--- BEGIN Records supplied ---
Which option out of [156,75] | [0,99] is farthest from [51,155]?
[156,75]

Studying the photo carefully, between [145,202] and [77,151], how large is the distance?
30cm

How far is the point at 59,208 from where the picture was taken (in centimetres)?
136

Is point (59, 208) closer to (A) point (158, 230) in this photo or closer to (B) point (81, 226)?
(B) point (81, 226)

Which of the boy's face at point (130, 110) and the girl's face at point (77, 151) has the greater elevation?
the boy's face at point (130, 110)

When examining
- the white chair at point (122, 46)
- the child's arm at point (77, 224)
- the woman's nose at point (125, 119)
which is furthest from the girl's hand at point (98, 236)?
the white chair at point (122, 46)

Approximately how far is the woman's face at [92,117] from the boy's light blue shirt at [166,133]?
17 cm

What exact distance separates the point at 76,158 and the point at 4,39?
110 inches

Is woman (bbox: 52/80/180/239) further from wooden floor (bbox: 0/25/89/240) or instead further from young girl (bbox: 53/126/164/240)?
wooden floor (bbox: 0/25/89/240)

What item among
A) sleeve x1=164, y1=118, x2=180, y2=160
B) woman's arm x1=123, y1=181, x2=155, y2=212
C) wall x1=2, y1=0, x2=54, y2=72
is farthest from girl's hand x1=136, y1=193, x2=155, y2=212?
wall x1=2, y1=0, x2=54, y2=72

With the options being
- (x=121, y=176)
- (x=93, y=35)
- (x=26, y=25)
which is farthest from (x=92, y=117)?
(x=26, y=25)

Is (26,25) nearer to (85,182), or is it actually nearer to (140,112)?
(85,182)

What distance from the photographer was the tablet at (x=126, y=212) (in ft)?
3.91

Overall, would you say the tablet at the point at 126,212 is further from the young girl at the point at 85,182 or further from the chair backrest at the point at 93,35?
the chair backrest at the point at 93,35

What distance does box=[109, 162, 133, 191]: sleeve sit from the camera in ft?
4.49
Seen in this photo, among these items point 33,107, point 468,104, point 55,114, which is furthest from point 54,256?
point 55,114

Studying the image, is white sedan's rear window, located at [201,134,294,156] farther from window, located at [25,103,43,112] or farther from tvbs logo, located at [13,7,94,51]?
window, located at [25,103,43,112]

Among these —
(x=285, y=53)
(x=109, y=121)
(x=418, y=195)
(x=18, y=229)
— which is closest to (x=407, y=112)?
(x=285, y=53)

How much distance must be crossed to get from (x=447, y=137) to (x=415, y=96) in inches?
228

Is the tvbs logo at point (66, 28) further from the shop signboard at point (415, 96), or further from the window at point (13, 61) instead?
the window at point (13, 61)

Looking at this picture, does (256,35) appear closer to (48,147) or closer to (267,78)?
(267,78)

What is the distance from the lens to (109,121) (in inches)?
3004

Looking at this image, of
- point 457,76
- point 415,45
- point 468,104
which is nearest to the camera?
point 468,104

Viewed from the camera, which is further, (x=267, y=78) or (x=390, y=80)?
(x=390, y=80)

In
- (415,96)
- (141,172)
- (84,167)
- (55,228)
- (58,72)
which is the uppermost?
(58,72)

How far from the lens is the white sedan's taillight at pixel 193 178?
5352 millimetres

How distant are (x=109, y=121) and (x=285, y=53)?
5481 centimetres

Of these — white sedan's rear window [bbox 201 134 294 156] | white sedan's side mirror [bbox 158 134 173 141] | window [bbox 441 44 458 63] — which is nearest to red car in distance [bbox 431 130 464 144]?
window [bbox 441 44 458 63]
--- END Records supplied ---
### Stated exercise
Copy out all of the entries again, changing "photographer" to "camera operator" wherever it occurs and leaving every other word untouched.

### Answer for this exercise
Which option out of [156,75] | [0,99] is farthest from [51,155]?
[156,75]

Studying the photo carefully, between [145,202] and [77,151], how large is the distance?
30cm

How far is the point at 59,208 from where the picture was taken (in centimetres)?
136

Is point (59, 208) closer to (A) point (158, 230) in this photo or closer to (B) point (81, 226)?
(B) point (81, 226)

Which of the boy's face at point (130, 110) and the girl's face at point (77, 151) has the greater elevation?
the boy's face at point (130, 110)

When examining
- the white chair at point (122, 46)
- the child's arm at point (77, 224)
- the woman's nose at point (125, 119)
which is furthest from the girl's hand at point (98, 236)?
the white chair at point (122, 46)

Approximately how far is the woman's face at [92,117] from the boy's light blue shirt at [166,133]?
17 cm

What exact distance separates the point at 76,158 and the point at 4,39?
110 inches

Is woman (bbox: 52/80/180/239) further from wooden floor (bbox: 0/25/89/240) or instead further from young girl (bbox: 53/126/164/240)?
wooden floor (bbox: 0/25/89/240)

What item among
A) sleeve x1=164, y1=118, x2=180, y2=160
B) woman's arm x1=123, y1=181, x2=155, y2=212
C) wall x1=2, y1=0, x2=54, y2=72
is farthest from girl's hand x1=136, y1=193, x2=155, y2=212?
wall x1=2, y1=0, x2=54, y2=72

With the options being
- (x=121, y=176)
- (x=93, y=35)
- (x=26, y=25)
which is farthest from (x=92, y=117)?
(x=26, y=25)

Is (26,25) nearer to (85,182), or is it actually nearer to (140,112)?
(85,182)

What distance from the camera operator was the tablet at (x=126, y=212) (in ft)?
3.91

Overall, would you say the tablet at the point at 126,212 is further from the young girl at the point at 85,182 or further from the chair backrest at the point at 93,35?
the chair backrest at the point at 93,35

What distance does box=[109, 162, 133, 191]: sleeve sit from the camera in ft?
4.49
Seen in this photo, among these items point 33,107, point 468,104, point 55,114, which is furthest from point 54,256?
point 55,114

Studying the image, is white sedan's rear window, located at [201,134,294,156] farther from window, located at [25,103,43,112] or farther from tvbs logo, located at [13,7,94,51]?
window, located at [25,103,43,112]

Among these —
(x=285, y=53)
(x=109, y=121)
(x=418, y=195)
(x=18, y=229)
— which is closest to (x=407, y=112)?
(x=285, y=53)

How much distance must be crossed to get from (x=447, y=137) to (x=415, y=96) in inches?
228

Is the tvbs logo at point (66, 28) further from the shop signboard at point (415, 96), or further from the window at point (13, 61) instead?
the window at point (13, 61)

Looking at this picture, does (256,35) appear closer to (48,147) or closer to (267,78)?
(267,78)

What is the distance from the lens to (109,121) (in inches)?
3004

Looking at this image, of
- point 457,76
- point 415,45
- point 468,104
which is nearest to the camera?
point 468,104

Viewed from the camera, which is further, (x=267, y=78) or (x=390, y=80)?
(x=390, y=80)

In
- (415,96)
- (141,172)
- (84,167)
- (55,228)
- (58,72)
which is the uppermost?
(58,72)

How far from the lens is the white sedan's taillight at pixel 193 178?
5352 millimetres

How distant are (x=109, y=121) and (x=285, y=53)?
5481 centimetres

Of these — white sedan's rear window [bbox 201 134 294 156] | white sedan's side mirror [bbox 158 134 173 141] | window [bbox 441 44 458 63] — which is nearest to red car in distance [bbox 431 130 464 144]?
window [bbox 441 44 458 63]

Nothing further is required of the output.